» DATA TO USE
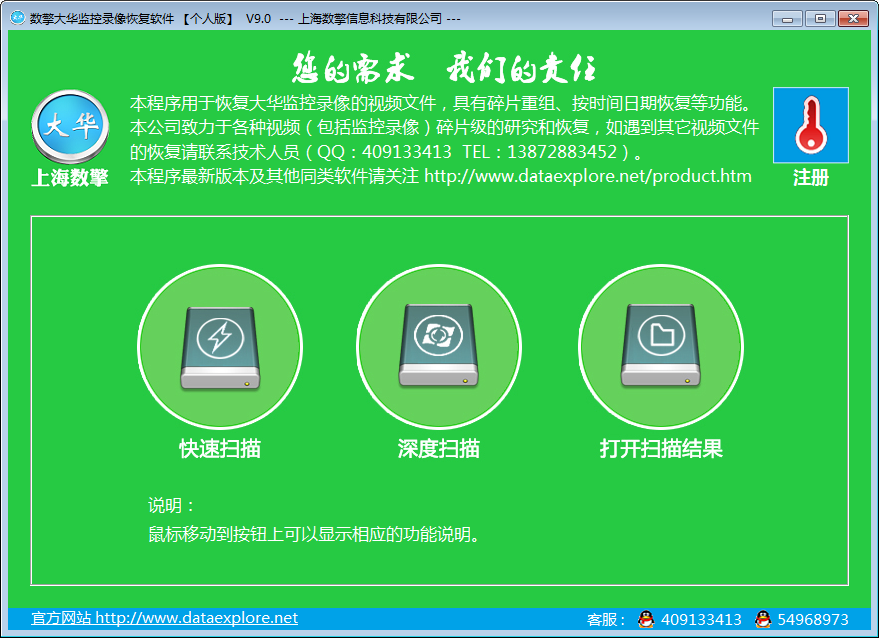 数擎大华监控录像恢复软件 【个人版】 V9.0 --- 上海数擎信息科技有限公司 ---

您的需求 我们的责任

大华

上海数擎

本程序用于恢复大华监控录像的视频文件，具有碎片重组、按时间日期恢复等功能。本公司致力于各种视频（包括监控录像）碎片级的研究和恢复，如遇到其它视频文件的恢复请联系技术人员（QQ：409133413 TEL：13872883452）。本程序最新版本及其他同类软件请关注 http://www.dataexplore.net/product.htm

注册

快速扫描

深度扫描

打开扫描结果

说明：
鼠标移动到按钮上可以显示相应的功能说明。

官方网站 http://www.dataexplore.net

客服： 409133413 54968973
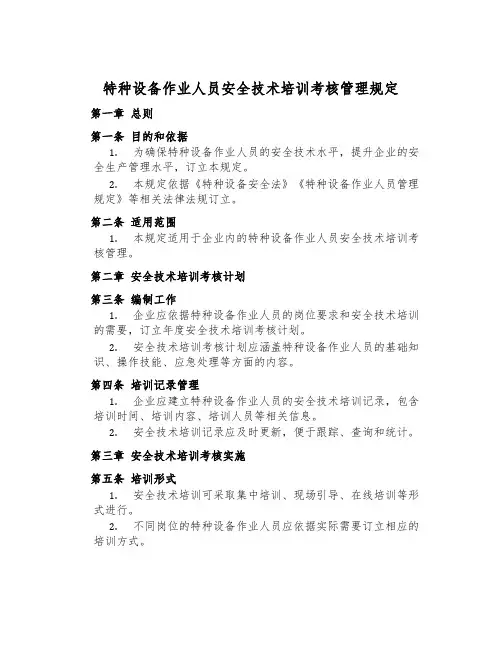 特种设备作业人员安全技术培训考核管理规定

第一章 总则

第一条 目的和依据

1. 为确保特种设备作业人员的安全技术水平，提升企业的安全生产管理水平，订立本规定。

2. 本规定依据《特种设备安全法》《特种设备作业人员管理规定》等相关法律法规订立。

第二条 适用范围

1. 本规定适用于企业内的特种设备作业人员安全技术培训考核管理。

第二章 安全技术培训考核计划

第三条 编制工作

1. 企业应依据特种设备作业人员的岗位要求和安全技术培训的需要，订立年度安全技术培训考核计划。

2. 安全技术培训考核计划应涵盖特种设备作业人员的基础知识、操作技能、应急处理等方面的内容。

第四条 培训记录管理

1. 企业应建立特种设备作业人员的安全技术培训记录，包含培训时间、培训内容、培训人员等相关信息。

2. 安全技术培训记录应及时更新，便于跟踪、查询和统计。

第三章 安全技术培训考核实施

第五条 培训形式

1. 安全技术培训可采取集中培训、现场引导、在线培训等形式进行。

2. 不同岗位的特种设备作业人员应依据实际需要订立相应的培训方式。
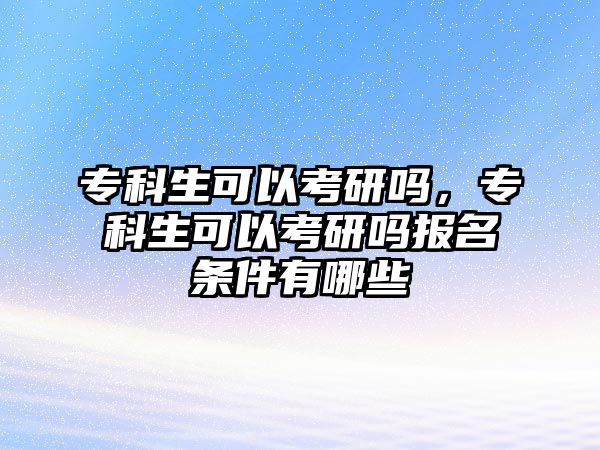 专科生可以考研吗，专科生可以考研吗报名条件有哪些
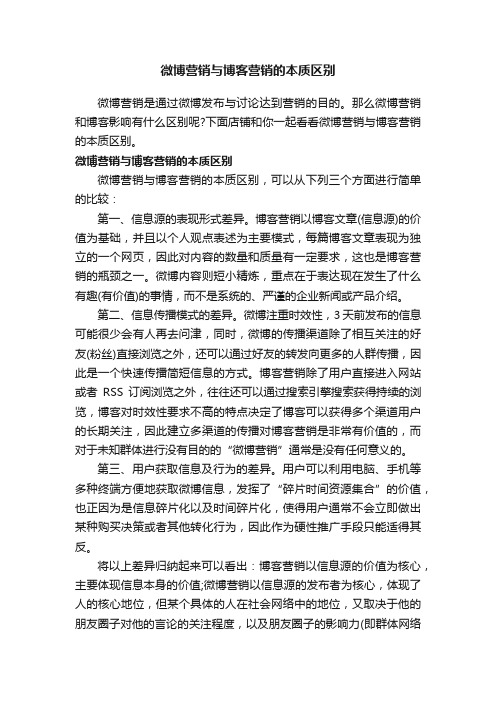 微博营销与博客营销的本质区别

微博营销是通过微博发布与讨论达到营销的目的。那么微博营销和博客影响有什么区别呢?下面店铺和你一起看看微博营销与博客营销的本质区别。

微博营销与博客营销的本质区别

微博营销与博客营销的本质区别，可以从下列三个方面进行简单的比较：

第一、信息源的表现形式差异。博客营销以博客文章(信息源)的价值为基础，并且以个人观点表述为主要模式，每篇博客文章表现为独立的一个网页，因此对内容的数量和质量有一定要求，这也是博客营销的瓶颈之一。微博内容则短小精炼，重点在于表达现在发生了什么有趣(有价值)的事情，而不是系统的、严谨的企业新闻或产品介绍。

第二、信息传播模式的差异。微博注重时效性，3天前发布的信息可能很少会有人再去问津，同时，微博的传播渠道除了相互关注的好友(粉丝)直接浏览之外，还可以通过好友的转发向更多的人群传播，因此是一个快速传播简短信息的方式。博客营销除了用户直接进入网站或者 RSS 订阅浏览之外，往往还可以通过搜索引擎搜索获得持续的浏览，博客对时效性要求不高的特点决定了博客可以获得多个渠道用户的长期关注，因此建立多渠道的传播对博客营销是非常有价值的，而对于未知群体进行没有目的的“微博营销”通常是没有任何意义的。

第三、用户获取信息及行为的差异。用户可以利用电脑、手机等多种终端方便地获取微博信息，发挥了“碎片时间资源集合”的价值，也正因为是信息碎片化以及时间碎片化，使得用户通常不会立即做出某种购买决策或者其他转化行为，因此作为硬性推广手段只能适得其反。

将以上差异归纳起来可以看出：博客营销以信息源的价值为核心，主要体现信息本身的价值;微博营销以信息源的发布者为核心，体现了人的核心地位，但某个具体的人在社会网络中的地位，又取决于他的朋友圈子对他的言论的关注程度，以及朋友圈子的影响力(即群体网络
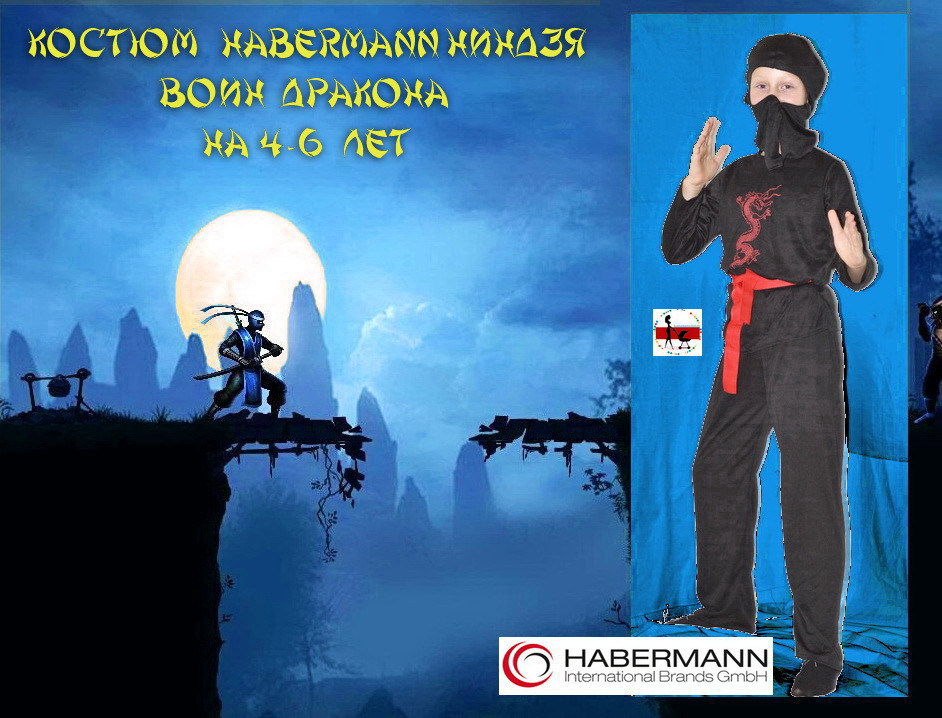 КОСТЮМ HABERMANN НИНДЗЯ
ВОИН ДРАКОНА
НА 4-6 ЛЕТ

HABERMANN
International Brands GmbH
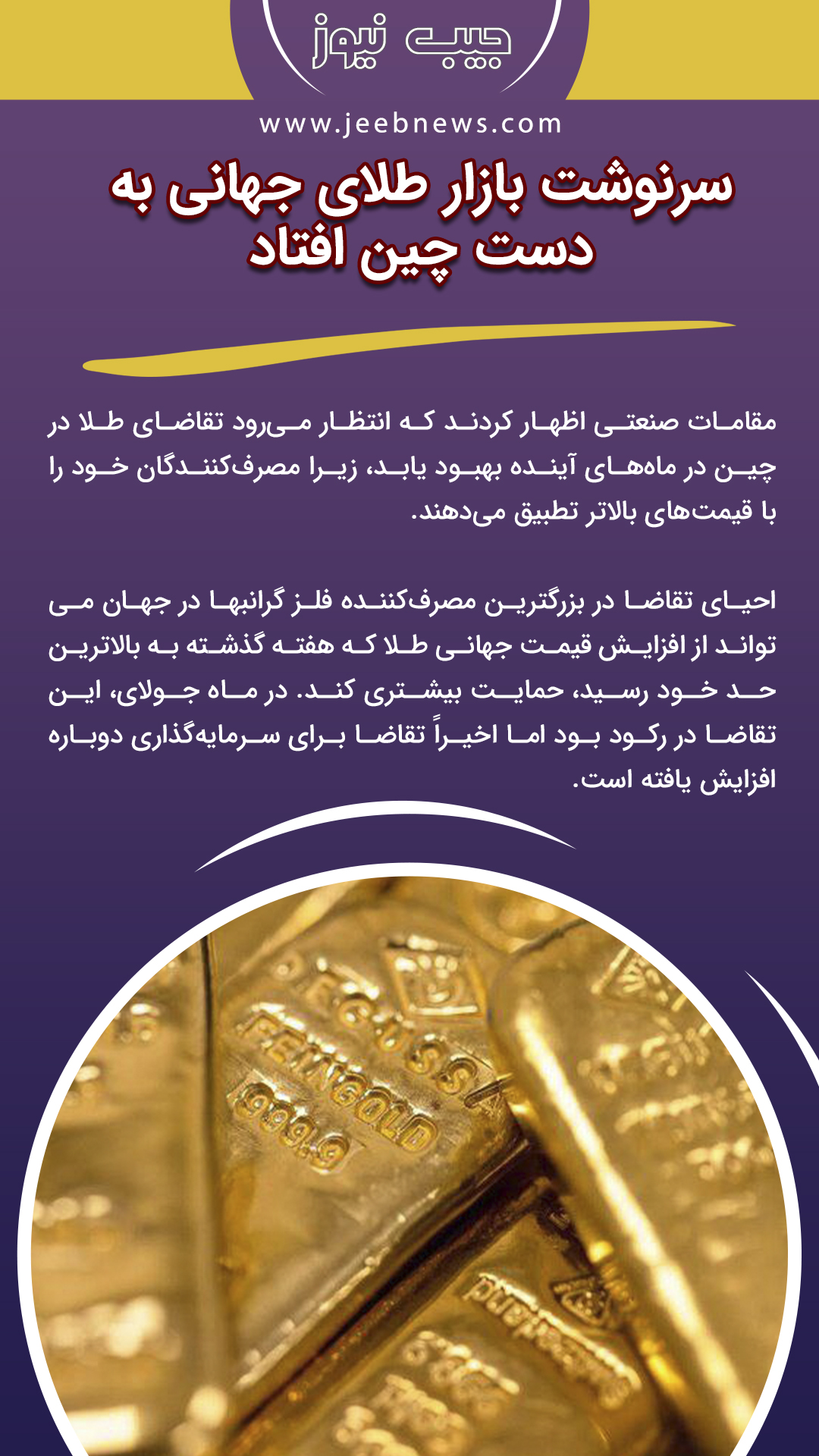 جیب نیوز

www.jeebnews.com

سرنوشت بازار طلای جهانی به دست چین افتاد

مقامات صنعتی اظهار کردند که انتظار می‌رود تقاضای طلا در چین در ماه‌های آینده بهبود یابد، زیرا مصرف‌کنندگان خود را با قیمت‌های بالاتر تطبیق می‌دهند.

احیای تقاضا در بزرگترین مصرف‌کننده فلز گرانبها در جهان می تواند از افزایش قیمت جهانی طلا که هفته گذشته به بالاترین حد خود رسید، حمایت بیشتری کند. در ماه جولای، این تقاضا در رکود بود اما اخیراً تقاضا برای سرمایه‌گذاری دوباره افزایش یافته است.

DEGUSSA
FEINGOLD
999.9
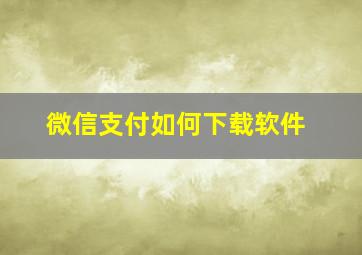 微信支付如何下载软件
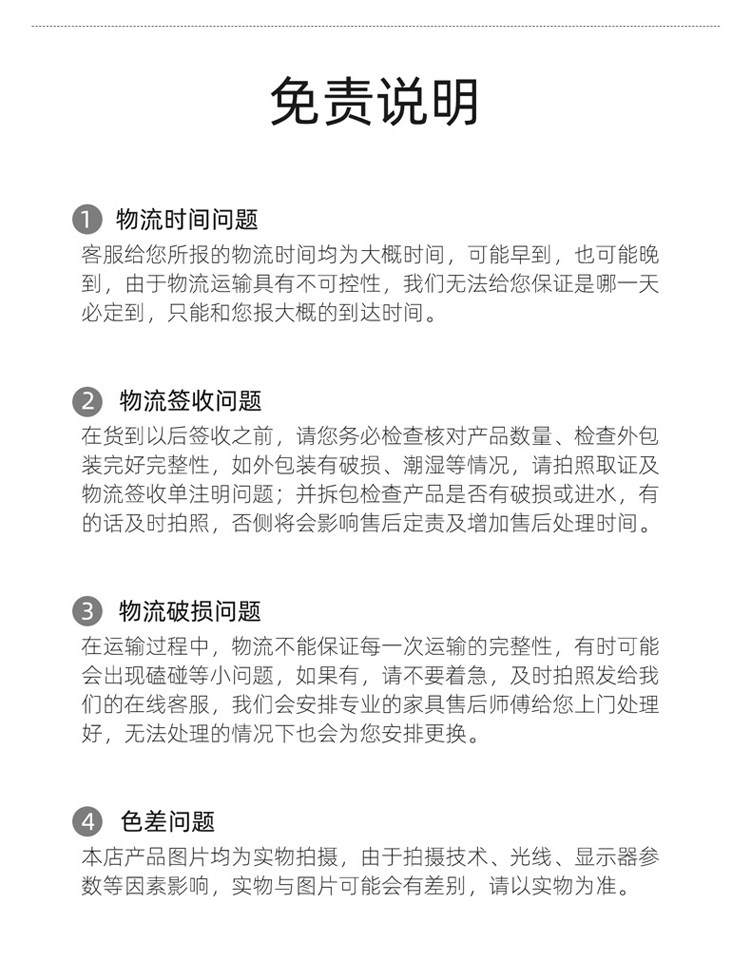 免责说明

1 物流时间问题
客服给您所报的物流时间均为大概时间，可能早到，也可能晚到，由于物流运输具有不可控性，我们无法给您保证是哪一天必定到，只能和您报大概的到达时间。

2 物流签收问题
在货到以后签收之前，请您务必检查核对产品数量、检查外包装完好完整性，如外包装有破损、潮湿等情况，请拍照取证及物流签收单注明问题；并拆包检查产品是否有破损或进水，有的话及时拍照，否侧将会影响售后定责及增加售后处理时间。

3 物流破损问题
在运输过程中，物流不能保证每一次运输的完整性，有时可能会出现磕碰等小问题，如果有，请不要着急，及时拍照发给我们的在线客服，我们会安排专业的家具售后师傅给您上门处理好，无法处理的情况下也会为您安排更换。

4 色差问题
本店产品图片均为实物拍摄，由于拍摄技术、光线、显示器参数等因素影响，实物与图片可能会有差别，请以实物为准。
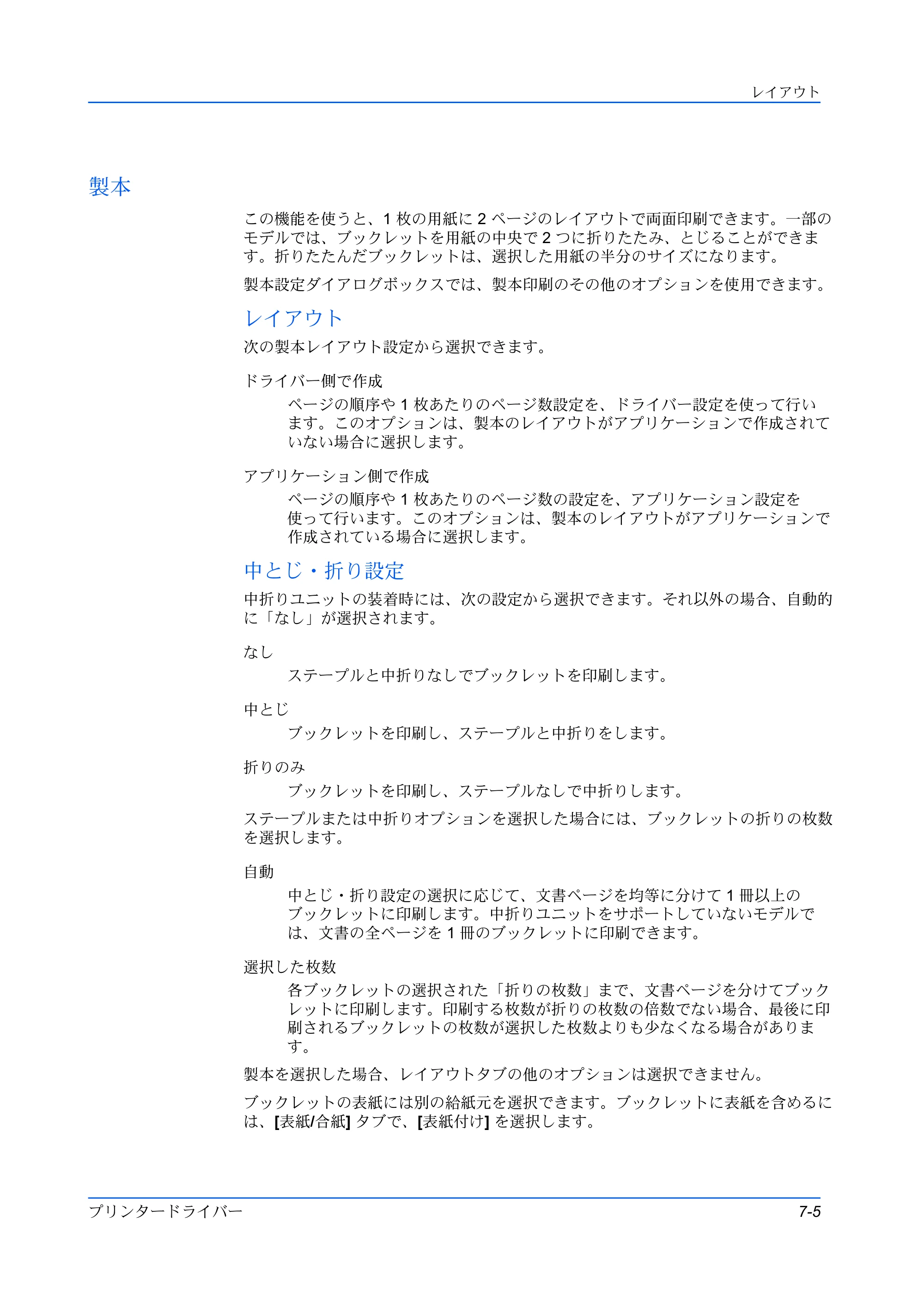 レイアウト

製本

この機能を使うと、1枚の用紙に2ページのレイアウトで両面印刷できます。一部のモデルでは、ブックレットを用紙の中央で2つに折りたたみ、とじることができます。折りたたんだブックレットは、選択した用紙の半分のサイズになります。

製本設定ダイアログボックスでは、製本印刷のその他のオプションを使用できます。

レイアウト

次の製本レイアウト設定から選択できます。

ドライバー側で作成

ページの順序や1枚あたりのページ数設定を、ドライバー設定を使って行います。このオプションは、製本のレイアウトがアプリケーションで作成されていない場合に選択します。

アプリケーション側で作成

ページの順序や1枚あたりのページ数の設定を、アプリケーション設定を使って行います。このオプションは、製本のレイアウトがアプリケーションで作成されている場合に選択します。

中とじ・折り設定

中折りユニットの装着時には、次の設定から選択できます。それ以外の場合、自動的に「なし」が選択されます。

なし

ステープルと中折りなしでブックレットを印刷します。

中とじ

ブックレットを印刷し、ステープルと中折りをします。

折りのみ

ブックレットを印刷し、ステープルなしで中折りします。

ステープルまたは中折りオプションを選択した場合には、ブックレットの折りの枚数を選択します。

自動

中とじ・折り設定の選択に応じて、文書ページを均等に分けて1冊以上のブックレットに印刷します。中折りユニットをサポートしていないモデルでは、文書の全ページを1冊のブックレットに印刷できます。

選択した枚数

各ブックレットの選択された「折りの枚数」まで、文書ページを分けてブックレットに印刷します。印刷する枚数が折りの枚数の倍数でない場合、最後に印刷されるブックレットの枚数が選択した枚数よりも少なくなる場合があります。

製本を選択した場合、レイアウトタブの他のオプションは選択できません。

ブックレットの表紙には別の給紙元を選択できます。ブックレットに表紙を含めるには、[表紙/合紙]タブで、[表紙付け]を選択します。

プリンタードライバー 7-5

» THE TASK
Copy out the preceding entries without a single change, leaving out the pictures.

» TASK RESPONSE
 数擎大华监控录像恢复软件 【个人版】 V9.0 --- 上海数擎信息科技有限公司 ---

您的需求 我们的责任

大华

上海数擎

本程序用于恢复大华监控录像的视频文件，具有碎片重组、按时间日期恢复等功能。本公司致力于各种视频（包括监控录像）碎片级的研究和恢复，如遇到其它视频文件的恢复请联系技术人员（QQ：409133413 TEL：13872883452）。本程序最新版本及其他同类软件请关注 http://www.dataexplore.net/product.htm

注册

快速扫描

深度扫描

打开扫描结果

说明：
鼠标移动到按钮上可以显示相应的功能说明。

官方网站 http://www.dataexplore.net

客服： 409133413 54968973
 特种设备作业人员安全技术培训考核管理规定

第一章 总则

第一条 目的和依据

1. 为确保特种设备作业人员的安全技术水平，提升企业的安全生产管理水平，订立本规定。

2. 本规定依据《特种设备安全法》《特种设备作业人员管理规定》等相关法律法规订立。

第二条 适用范围

1. 本规定适用于企业内的特种设备作业人员安全技术培训考核管理。

第二章 安全技术培训考核计划

第三条 编制工作

1. 企业应依据特种设备作业人员的岗位要求和安全技术培训的需要，订立年度安全技术培训考核计划。

2. 安全技术培训考核计划应涵盖特种设备作业人员的基础知识、操作技能、应急处理等方面的内容。

第四条 培训记录管理

1. 企业应建立特种设备作业人员的安全技术培训记录，包含培训时间、培训内容、培训人员等相关信息。

2. 安全技术培训记录应及时更新，便于跟踪、查询和统计。

第三章 安全技术培训考核实施

第五条 培训形式

1. 安全技术培训可采取集中培训、现场引导、在线培训等形式进行。

2. 不同岗位的特种设备作业人员应依据实际需要订立相应的培训方式。
 专科生可以考研吗，专科生可以考研吗报名条件有哪些
 微博营销与博客营销的本质区别

微博营销是通过微博发布与讨论达到营销的目的。那么微博营销和博客影响有什么区别呢?下面店铺和你一起看看微博营销与博客营销的本质区别。

微博营销与博客营销的本质区别

微博营销与博客营销的本质区别，可以从下列三个方面进行简单的比较：

第一、信息源的表现形式差异。博客营销以博客文章(信息源)的价值为基础，并且以个人观点表述为主要模式，每篇博客文章表现为独立的一个网页，因此对内容的数量和质量有一定要求，这也是博客营销的瓶颈之一。微博内容则短小精炼，重点在于表达现在发生了什么有趣(有价值)的事情，而不是系统的、严谨的企业新闻或产品介绍。

第二、信息传播模式的差异。微博注重时效性，3天前发布的信息可能很少会有人再去问津，同时，微博的传播渠道除了相互关注的好友(粉丝)直接浏览之外，还可以通过好友的转发向更多的人群传播，因此是一个快速传播简短信息的方式。博客营销除了用户直接进入网站或者 RSS 订阅浏览之外，往往还可以通过搜索引擎搜索获得持续的浏览，博客对时效性要求不高的特点决定了博客可以获得多个渠道用户的长期关注，因此建立多渠道的传播对博客营销是非常有价值的，而对于未知群体进行没有目的的“微博营销”通常是没有任何意义的。

第三、用户获取信息及行为的差异。用户可以利用电脑、手机等多种终端方便地获取微博信息，发挥了“碎片时间资源集合”的价值，也正因为是信息碎片化以及时间碎片化，使得用户通常不会立即做出某种购买决策或者其他转化行为，因此作为硬性推广手段只能适得其反。

将以上差异归纳起来可以看出：博客营销以信息源的价值为核心，主要体现信息本身的价值;微博营销以信息源的发布者为核心，体现了人的核心地位，但某个具体的人在社会网络中的地位，又取决于他的朋友圈子对他的言论的关注程度，以及朋友圈子的影响力(即群体网络
 КОСТЮМ HABERMANN НИНДЗЯ
ВОИН ДРАКОНА
НА 4-6 ЛЕТ

HABERMANN
International Brands GmbH
 جیب نیوز

www.jeebnews.com

سرنوشت بازار طلای جهانی به دست چین افتاد

مقامات صنعتی اظهار کردند که انتظار می‌رود تقاضای طلا در چین در ماه‌های آینده بهبود یابد، زیرا مصرف‌کنندگان خود را با قیمت‌های بالاتر تطبیق می‌دهند.

احیای تقاضا در بزرگترین مصرف‌کننده فلز گرانبها در جهان می تواند از افزایش قیمت جهانی طلا که هفته گذشته به بالاترین حد خود رسید، حمایت بیشتری کند. در ماه جولای، این تقاضا در رکود بود اما اخیراً تقاضا برای سرمایه‌گذاری دوباره افزایش یافته است.

DEGUSSA
FEINGOLD
999.9
 微信支付如何下载软件
 免责说明

1 物流时间问题
客服给您所报的物流时间均为大概时间，可能早到，也可能晚到，由于物流运输具有不可控性，我们无法给您保证是哪一天必定到，只能和您报大概的到达时间。

2 物流签收问题
在货到以后签收之前，请您务必检查核对产品数量、检查外包装完好完整性，如外包装有破损、潮湿等情况，请拍照取证及物流签收单注明问题；并拆包检查产品是否有破损或进水，有的话及时拍照，否侧将会影响售后定责及增加售后处理时间。

3 物流破损问题
在运输过程中，物流不能保证每一次运输的完整性，有时可能会出现磕碰等小问题，如果有，请不要着急，及时拍照发给我们的在线客服，我们会安排专业的家具售后师傅给您上门处理好，无法处理的情况下也会为您安排更换。

4 色差问题
本店产品图片均为实物拍摄，由于拍摄技术、光线、显示器参数等因素影响，实物与图片可能会有差别，请以实物为准。
 レイアウト

製本

この機能を使うと、1枚の用紙に2ページのレイアウトで両面印刷できます。一部のモデルでは、ブックレットを用紙の中央で2つに折りたたみ、とじることができます。折りたたんだブックレットは、選択した用紙の半分のサイズになります。

製本設定ダイアログボックスでは、製本印刷のその他のオプションを使用できます。

レイアウト

次の製本レイアウト設定から選択できます。

ドライバー側で作成

ページの順序や1枚あたりのページ数設定を、ドライバー設定を使って行います。このオプションは、製本のレイアウトがアプリケーションで作成されていない場合に選択します。

アプリケーション側で作成

ページの順序や1枚あたりのページ数の設定を、アプリケーション設定を使って行います。このオプションは、製本のレイアウトがアプリケーションで作成されている場合に選択します。

中とじ・折り設定

中折りユニットの装着時には、次の設定から選択できます。それ以外の場合、自動的に「なし」が選択されます。

なし

ステープルと中折りなしでブックレットを印刷します。

中とじ

ブックレットを印刷し、ステープルと中折りをします。

折りのみ

ブックレットを印刷し、ステープルなしで中折りします。

ステープルまたは中折りオプションを選択した場合には、ブックレットの折りの枚数を選択します。

自動

中とじ・折り設定の選択に応じて、文書ページを均等に分けて1冊以上のブックレットに印刷します。中折りユニットをサポートしていないモデルでは、文書の全ページを1冊のブックレットに印刷できます。

選択した枚数

各ブックレットの選択された「折りの枚数」まで、文書ページを分けてブックレットに印刷します。印刷する枚数が折りの枚数の倍数でない場合、最後に印刷されるブックレットの枚数が選択した枚数よりも少なくなる場合があります。

製本を選択した場合、レイアウトタブの他のオプションは選択できません。

ブックレットの表紙には別の給紙元を選択できます。ブックレットに表紙を含めるには、[表紙/合紙]タブで、[表紙付け]を選択します。

プリンタードライバー 7-5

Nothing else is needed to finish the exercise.